堀立 直正
ほたて なおまさ
戦国期、毛利氏に仕えた商人的武士。九郎左衛門、壱岐守。同氏領最大の要港・赤間関の代官を約二十年にわたって務めた。その本拠地は安芸国佐東川(太田川)河口の堀立であり、天文十年(1541)の武田氏滅亡時に毛利氏に属したといわれる。
町衆への調略を担当
天文二十三年(1554)、陶氏(大内氏)に叛旗をひるがえした毛利氏に協力。堀立に臨む佐東金山城や廿日市、厳島の町に対する調略を担い、続く防長侵攻戦においても三田尻、赤間関の調略・制圧に成果を挙げる。
赤間関、鍋城の城番
弘治二年(1556)、攻略した赤間関の鍋城の城番に就き、その後少なくとも永禄四年(1561)から天正六年(1578)頃まで赤間関代官の職にあったことが確認される。この間、赤間関や諸浦での舟や水夫の徴発や、麻生鎮里をはじめとする豊筑の国人への情報収集と調略、対岸の門司城と連携しての防衛準備などにあたっている。

→ **課題**: 堀立直正の略伝を、最後の文の後から書き継いでもらえますか。

→ **提示された一覧**:

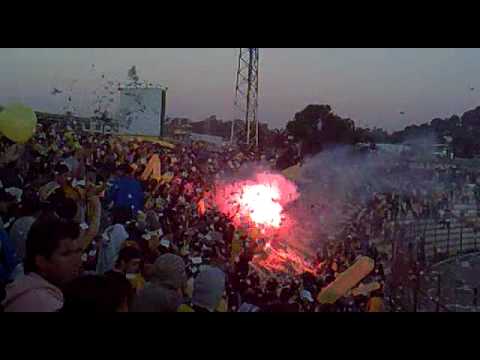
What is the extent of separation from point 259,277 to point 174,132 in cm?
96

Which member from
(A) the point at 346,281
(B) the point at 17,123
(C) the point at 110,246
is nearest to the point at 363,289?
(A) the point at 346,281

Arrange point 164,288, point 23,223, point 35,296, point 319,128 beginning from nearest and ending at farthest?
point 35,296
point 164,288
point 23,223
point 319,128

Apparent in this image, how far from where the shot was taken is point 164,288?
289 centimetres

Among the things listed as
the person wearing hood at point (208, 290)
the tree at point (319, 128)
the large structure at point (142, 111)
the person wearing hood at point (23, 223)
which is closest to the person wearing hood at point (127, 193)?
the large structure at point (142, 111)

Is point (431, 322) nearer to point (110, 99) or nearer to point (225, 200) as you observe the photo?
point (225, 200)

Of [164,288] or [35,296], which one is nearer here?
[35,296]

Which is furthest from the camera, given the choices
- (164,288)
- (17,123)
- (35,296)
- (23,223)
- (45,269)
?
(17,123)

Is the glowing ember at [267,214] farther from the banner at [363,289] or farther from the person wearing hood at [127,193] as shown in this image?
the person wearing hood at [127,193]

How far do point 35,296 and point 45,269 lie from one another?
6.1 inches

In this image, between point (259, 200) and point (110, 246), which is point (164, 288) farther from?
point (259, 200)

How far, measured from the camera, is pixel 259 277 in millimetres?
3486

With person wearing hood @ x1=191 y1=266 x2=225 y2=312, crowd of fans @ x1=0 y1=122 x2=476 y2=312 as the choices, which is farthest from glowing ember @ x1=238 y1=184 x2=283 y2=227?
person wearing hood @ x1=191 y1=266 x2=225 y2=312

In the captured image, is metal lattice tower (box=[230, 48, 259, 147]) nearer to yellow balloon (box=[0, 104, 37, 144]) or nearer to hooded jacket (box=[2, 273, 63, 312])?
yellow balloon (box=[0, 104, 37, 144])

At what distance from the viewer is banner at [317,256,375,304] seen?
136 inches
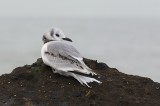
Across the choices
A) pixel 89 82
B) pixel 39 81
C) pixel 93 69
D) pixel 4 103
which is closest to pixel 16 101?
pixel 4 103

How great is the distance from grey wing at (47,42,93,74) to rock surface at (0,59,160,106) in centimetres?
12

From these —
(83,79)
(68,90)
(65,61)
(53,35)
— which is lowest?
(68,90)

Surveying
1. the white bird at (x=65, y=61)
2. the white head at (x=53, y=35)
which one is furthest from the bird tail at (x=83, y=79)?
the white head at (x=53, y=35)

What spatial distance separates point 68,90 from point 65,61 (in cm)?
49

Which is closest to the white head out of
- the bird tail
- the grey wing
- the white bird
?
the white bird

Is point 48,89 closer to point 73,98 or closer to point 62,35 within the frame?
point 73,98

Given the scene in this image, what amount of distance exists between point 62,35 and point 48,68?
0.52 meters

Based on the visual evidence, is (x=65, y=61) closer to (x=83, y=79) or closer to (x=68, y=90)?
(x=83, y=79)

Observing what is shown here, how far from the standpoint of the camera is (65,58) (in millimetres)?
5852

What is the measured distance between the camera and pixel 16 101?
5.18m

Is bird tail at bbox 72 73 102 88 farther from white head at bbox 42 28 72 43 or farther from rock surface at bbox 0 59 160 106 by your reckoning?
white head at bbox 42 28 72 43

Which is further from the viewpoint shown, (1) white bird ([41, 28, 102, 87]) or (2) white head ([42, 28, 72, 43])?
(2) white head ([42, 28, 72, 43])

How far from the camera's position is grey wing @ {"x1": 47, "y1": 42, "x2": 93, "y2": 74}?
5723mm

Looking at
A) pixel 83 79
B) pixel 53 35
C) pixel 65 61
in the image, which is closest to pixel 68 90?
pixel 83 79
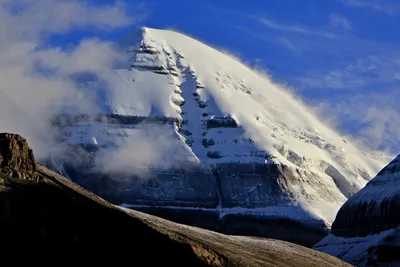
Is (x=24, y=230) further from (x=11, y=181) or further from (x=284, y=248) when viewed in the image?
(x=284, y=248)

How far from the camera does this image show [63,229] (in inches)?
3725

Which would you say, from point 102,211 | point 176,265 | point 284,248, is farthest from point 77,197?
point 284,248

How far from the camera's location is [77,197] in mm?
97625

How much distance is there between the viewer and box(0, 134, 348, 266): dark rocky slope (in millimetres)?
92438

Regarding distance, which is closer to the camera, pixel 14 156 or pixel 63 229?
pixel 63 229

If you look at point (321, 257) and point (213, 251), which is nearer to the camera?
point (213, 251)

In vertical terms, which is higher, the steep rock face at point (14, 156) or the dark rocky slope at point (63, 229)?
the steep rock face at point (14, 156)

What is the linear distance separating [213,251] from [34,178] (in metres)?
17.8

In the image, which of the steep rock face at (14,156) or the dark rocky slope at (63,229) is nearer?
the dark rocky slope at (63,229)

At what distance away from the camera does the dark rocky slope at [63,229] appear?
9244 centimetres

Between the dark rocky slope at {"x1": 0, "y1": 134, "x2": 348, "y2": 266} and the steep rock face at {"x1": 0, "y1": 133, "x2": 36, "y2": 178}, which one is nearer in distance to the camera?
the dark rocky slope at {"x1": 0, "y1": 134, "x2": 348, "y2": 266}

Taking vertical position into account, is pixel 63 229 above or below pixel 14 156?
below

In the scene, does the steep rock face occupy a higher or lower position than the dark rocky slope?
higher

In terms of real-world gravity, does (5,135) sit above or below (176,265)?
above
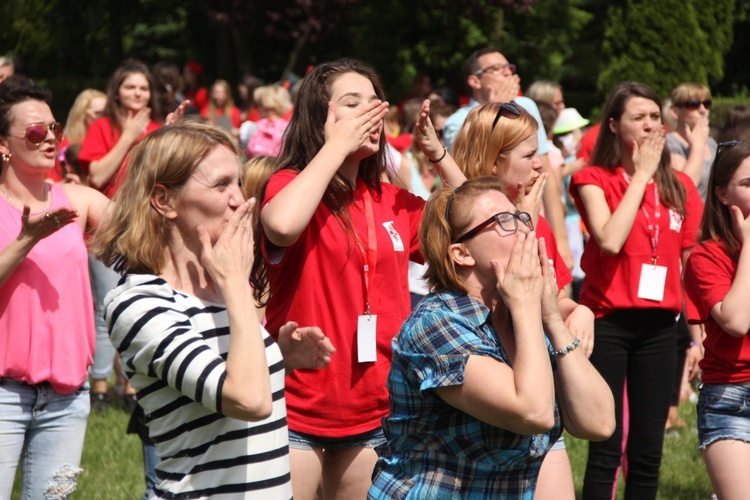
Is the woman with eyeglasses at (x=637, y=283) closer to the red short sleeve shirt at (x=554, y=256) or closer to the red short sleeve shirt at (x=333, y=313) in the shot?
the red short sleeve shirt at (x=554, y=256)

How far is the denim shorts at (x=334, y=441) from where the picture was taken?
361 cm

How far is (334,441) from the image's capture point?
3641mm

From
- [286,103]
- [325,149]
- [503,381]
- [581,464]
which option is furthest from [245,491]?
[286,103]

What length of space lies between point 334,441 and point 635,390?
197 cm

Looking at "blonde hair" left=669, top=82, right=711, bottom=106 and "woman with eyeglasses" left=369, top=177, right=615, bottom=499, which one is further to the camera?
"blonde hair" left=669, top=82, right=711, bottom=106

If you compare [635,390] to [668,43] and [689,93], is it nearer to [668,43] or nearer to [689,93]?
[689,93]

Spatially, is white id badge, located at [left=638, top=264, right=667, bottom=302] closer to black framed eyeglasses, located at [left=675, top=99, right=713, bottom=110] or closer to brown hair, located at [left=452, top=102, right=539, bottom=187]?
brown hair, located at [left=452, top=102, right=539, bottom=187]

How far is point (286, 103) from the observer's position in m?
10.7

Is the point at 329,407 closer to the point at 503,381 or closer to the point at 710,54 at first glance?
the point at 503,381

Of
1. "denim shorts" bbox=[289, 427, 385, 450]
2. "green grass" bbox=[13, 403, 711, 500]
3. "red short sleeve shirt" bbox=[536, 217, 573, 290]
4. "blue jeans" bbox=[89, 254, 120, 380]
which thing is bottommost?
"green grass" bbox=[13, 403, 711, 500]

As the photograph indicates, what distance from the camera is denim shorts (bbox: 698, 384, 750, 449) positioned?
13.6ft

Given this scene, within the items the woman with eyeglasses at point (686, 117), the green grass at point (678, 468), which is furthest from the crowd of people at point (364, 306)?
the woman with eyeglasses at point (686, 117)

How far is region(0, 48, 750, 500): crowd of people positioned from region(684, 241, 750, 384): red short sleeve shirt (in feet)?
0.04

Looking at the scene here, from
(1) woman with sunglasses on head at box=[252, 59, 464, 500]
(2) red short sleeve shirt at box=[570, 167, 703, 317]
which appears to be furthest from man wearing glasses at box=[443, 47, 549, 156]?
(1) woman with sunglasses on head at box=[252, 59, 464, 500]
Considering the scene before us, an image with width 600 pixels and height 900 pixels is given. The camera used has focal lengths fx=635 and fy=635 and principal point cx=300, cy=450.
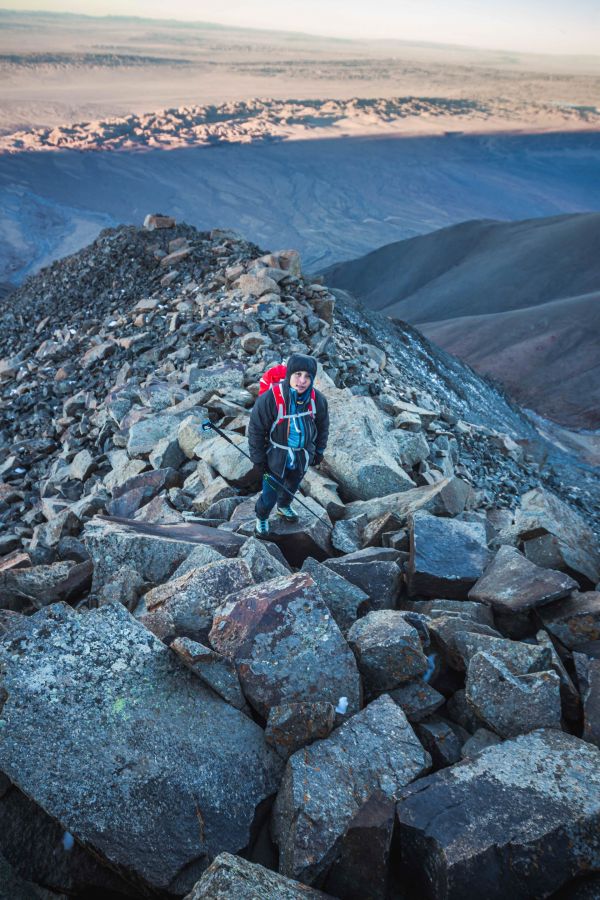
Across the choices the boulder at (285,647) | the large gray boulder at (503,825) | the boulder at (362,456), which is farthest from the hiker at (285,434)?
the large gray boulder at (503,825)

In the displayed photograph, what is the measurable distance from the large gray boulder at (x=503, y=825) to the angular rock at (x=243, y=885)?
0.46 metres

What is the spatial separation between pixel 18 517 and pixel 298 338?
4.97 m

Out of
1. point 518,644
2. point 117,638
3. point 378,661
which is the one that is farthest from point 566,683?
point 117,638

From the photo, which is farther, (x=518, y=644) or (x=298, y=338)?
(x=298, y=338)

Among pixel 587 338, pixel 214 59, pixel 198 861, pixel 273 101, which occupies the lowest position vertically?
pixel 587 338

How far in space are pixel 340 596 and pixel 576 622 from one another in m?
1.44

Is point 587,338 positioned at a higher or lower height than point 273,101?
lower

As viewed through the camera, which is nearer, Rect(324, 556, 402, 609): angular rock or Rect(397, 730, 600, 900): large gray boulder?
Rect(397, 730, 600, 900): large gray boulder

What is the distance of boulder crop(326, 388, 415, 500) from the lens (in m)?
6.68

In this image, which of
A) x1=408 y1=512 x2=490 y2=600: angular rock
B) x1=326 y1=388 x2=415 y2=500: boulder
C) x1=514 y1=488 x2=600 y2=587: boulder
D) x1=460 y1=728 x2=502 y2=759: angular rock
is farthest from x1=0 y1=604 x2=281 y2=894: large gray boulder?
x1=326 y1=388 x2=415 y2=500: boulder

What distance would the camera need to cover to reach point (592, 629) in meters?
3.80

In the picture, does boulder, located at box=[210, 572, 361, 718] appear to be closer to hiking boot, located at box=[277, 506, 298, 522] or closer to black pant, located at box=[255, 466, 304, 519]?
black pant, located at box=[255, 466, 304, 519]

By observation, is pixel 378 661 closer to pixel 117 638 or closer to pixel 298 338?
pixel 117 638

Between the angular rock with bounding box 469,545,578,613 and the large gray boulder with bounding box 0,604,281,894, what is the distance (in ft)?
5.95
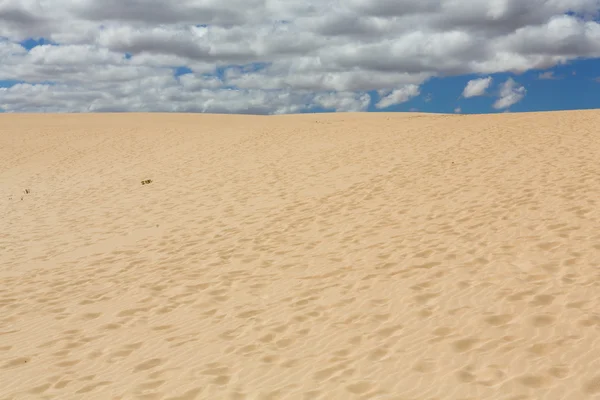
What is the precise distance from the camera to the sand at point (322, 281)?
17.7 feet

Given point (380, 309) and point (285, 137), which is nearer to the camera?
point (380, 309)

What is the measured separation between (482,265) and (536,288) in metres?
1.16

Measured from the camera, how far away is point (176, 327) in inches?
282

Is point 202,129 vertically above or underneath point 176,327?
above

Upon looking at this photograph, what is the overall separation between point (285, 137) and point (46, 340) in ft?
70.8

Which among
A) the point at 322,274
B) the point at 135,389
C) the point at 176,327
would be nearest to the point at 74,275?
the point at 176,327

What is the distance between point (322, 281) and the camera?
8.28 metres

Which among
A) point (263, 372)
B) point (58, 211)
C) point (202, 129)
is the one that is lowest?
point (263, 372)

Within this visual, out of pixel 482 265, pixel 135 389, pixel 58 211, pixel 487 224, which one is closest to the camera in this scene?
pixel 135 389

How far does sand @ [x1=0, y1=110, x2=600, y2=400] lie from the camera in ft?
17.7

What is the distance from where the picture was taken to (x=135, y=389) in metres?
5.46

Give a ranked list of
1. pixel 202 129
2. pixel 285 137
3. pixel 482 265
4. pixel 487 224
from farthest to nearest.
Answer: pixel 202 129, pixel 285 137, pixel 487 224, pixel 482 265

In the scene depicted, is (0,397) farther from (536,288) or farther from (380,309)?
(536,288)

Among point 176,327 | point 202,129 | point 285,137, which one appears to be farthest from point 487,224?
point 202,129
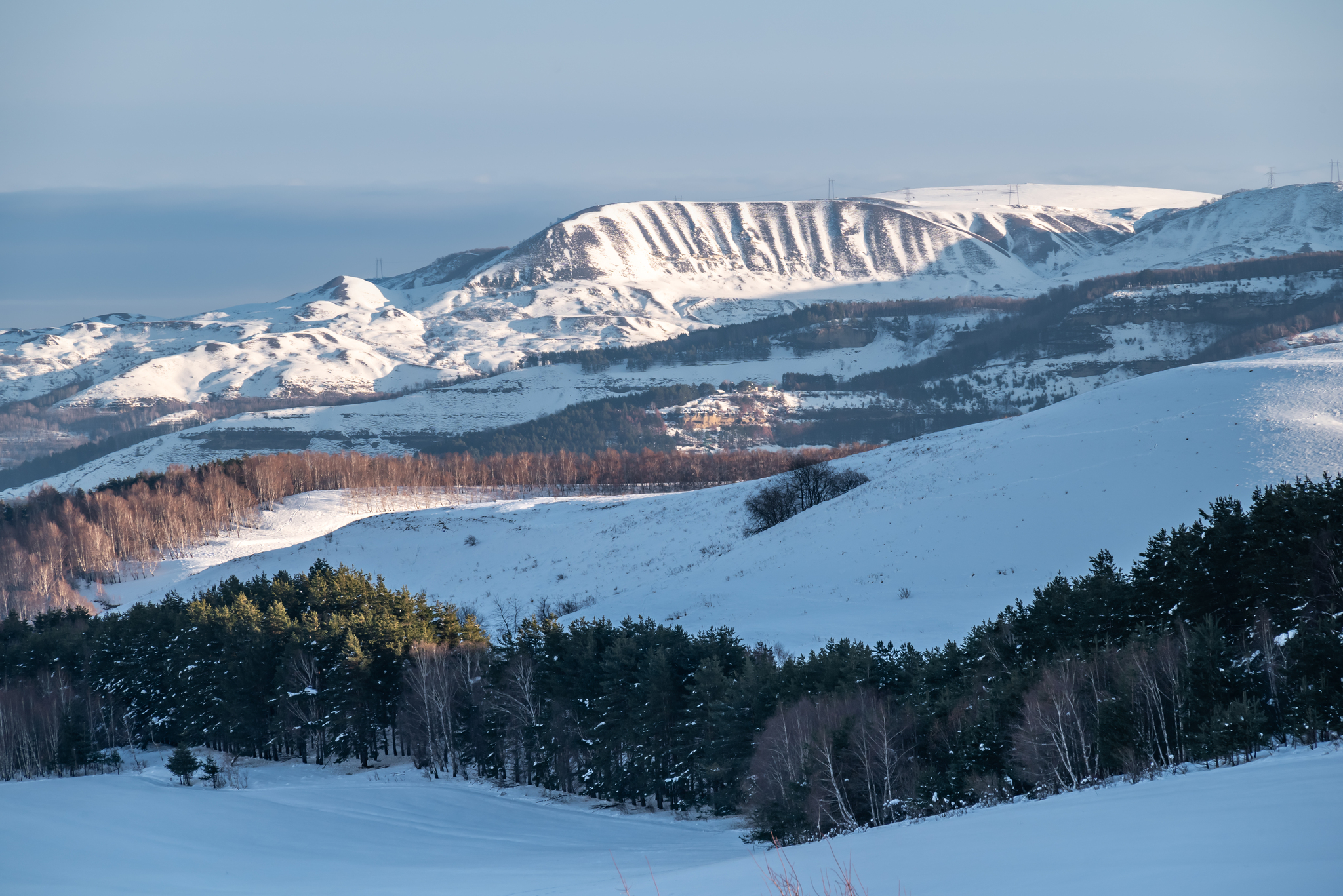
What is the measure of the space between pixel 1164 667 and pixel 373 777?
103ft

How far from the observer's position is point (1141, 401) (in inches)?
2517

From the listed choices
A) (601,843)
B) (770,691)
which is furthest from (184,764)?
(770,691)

→ **課題への回答**:
また堀立直正の特徴は大きな経済力と水運力を有するその商人的性格にある。先述の廿日市や厳島、赤間関などへの調略は、各町衆に対して、商人としての直正が持つ人脈を生かしたものといわれる。赤間関代官補任も彼の人脈・基盤を期待されてのものといわれる。
商人の側面で毛利氏を支える
代官在任中の直正は鍋城のみならず長門・日山城や豊前の門司、三岳、香春岳の諸城の改修を独力で行っている。あわせて多くの兵糧米を調達して毛利氏に提供している。これらのことから、彼が大きな資金力を有し、日常的に物資の調達・運送から職人の編成といった幅広い経済活動を行っていたことがうかがえる。
関連人物
- 堀立九郎左衛門
- 堀立清蔵
- 堀立藤右衛門尉
- 麻生鎮里
- 高須元兼:直正の後任の赤間関代官。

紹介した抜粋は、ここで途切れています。